Development and field validation of a decision support system for irrigation scheduling of open field vegetable crops based on determining soil evaporation and plant transpiration

Usually, irrigation scheduling is based on a soil water balance approach that considers reference evapotranspiration and crop coefficients as inputs. However, this procedure is based on an empirical database of crop coefficients available from the literature and it does not take into account field variability in canopy vigour, among other factors. This study compared a novel irrigation model (Riego-Asesor, RA), that separately determines soil evaporation and plant transpiration, with the standard irrigation farmer practices (F). Three experiments, two in endive and one in muskmelon, were carried out in south-eastern Spain.

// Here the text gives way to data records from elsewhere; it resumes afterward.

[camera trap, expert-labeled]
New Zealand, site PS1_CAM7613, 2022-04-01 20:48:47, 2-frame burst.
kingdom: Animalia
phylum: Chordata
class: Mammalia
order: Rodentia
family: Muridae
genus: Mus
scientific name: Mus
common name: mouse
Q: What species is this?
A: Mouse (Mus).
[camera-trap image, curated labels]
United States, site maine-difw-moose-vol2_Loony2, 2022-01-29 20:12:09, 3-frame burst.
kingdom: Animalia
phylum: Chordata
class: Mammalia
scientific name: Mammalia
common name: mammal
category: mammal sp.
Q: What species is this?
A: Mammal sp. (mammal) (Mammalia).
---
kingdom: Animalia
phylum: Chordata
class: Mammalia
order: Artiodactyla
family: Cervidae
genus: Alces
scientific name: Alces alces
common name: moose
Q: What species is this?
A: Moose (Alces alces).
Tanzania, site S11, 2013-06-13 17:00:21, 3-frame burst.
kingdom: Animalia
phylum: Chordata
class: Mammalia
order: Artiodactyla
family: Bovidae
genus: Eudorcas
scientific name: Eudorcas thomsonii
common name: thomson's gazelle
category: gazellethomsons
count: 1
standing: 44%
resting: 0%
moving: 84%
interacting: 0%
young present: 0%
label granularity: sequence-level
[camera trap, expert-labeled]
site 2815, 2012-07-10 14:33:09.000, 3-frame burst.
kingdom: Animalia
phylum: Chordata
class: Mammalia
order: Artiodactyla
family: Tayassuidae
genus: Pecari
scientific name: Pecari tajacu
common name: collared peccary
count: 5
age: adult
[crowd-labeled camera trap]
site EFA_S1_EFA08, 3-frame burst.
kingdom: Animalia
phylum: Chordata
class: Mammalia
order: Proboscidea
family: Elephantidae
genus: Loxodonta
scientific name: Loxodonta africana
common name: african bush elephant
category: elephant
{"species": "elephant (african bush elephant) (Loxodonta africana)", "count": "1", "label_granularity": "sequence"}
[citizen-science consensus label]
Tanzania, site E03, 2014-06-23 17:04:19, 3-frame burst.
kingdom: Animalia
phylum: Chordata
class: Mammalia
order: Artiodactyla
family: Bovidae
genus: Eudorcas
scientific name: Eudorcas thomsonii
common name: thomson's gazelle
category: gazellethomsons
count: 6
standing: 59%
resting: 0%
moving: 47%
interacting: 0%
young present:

The irrigation volume applied, crop aboveground biomass, water content, relative chlorophyll content (SPAD) and yield were determined. The results showed water savings up to 7.5% in the RA treatment when compared with the F treatment. Water savings were limited because the farmer’s watering regime was already well adjusted to the crop water needs and because of the leaching fraction applied due to the high salinity level of the irrigation water. No statistically significant differences in aboveground biomass, water content, SPAD and yield were observed between treatments. The results confirmed that the proposed model mimics quite well the farmer’s irrigation scheduling without employing on-the-ground sensors. Nevertheless, further developments are needed in order to better estimate the leaching fraction and to determine evapotranspiration under deficit irrigation conditions.